# Exercise details
Below is a set of entries; copy all of them exactly.

━━━━━ Provided records ━━━━━

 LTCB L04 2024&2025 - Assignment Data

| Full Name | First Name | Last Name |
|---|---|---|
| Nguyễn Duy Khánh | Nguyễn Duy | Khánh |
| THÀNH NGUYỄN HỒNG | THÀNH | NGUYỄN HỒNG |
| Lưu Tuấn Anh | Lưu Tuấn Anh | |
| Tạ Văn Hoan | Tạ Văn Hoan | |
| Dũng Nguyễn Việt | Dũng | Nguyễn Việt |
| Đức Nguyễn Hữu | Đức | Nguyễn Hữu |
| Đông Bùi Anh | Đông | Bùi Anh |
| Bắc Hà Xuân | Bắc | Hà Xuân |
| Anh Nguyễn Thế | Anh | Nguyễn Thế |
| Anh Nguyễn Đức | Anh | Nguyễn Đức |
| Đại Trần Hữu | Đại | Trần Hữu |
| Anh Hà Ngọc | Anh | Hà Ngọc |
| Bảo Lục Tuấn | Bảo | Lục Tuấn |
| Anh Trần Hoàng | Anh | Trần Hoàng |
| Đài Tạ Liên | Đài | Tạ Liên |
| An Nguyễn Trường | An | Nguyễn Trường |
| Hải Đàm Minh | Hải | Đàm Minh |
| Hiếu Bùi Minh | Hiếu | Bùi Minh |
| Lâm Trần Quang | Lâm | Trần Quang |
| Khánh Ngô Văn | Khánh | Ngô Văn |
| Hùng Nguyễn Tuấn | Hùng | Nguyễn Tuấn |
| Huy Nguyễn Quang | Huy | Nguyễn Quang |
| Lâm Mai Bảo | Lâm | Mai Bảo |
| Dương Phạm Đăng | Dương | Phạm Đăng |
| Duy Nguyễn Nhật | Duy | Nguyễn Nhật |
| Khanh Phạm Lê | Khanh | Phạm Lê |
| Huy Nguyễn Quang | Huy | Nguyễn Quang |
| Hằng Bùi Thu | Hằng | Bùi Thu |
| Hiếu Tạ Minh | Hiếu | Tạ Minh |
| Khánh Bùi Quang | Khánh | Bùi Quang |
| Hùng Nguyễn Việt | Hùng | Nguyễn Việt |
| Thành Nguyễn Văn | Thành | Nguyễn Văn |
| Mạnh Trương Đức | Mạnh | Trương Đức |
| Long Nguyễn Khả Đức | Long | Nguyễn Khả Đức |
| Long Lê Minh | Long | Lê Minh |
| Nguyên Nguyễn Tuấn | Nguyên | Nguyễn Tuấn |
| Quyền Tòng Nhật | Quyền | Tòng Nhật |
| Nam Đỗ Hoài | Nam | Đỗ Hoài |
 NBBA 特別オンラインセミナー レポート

━━━━━

# Your solution
 LTCB L04 2024&2025 - Assignment Data

| Full Name | First Name | Last Name |
|---|---|---|
| Nguyễn Duy Khánh | Nguyễn Duy | Khánh |
| THÀNH NGUYỄN HỒNG | THÀNH | NGUYỄN HỒNG |
| Lưu Tuấn Anh | Lưu Tuấn Anh | |
| Tạ Văn Hoan | Tạ Văn Hoan | |
| Dũng Nguyễn Việt | Dũng | Nguyễn Việt |
| Đức Nguyễn Hữu | Đức | Nguyễn Hữu |
| Đông Bùi Anh | Đông | Bùi Anh |
| Bắc Hà Xuân | Bắc | Hà Xuân |
| Anh Nguyễn Thế | Anh | Nguyễn Thế |
| Anh Nguyễn Đức | Anh | Nguyễn Đức |
| Đại Trần Hữu | Đại | Trần Hữu |
| Anh Hà Ngọc | Anh | Hà Ngọc |
| Bảo Lục Tuấn | Bảo | Lục Tuấn |
| Anh Trần Hoàng | Anh | Trần Hoàng |
| Đài Tạ Liên | Đài | Tạ Liên |
| An Nguyễn Trường | An | Nguyễn Trường |
| Hải Đàm Minh | Hải | Đàm Minh |
| Hiếu Bùi Minh | Hiếu | Bùi Minh |
| Lâm Trần Quang | Lâm | Trần Quang |
| Khánh Ngô Văn | Khánh | Ngô Văn |
| Hùng Nguyễn Tuấn | Hùng | Nguyễn Tuấn |
| Huy Nguyễn Quang | Huy | Nguyễn Quang |
| Lâm Mai Bảo | Lâm | Mai Bảo |
| Dương Phạm Đăng | Dương | Phạm Đăng |
| Duy Nguyễn Nhật | Duy | Nguyễn Nhật |
| Khanh Phạm Lê | Khanh | Phạm Lê |
| Huy Nguyễn Quang | Huy | Nguyễn Quang |
| Hằng Bùi Thu | Hằng | Bùi Thu |
| Hiếu Tạ Minh | Hiếu | Tạ Minh |
| Khánh Bùi Quang | Khánh | Bùi Quang |
| Hùng Nguyễn Việt | Hùng | Nguyễn Việt |
| Thành Nguyễn Văn | Thành | Nguyễn Văn |
| Mạnh Trương Đức | Mạnh | Trương Đức |
| Long Nguyễn Khả Đức | Long | Nguyễn Khả Đức |
| Long Lê Minh | Long | Lê Minh |
| Nguyên Nguyễn Tuấn | Nguyên | Nguyễn Tuấn |
| Quyền Tòng Nhật | Quyền | Tòng Nhật |
| Nam Đỗ Hoài | Nam | Đỗ Hoài |
 NBBA 特別オンラインセミナー レポート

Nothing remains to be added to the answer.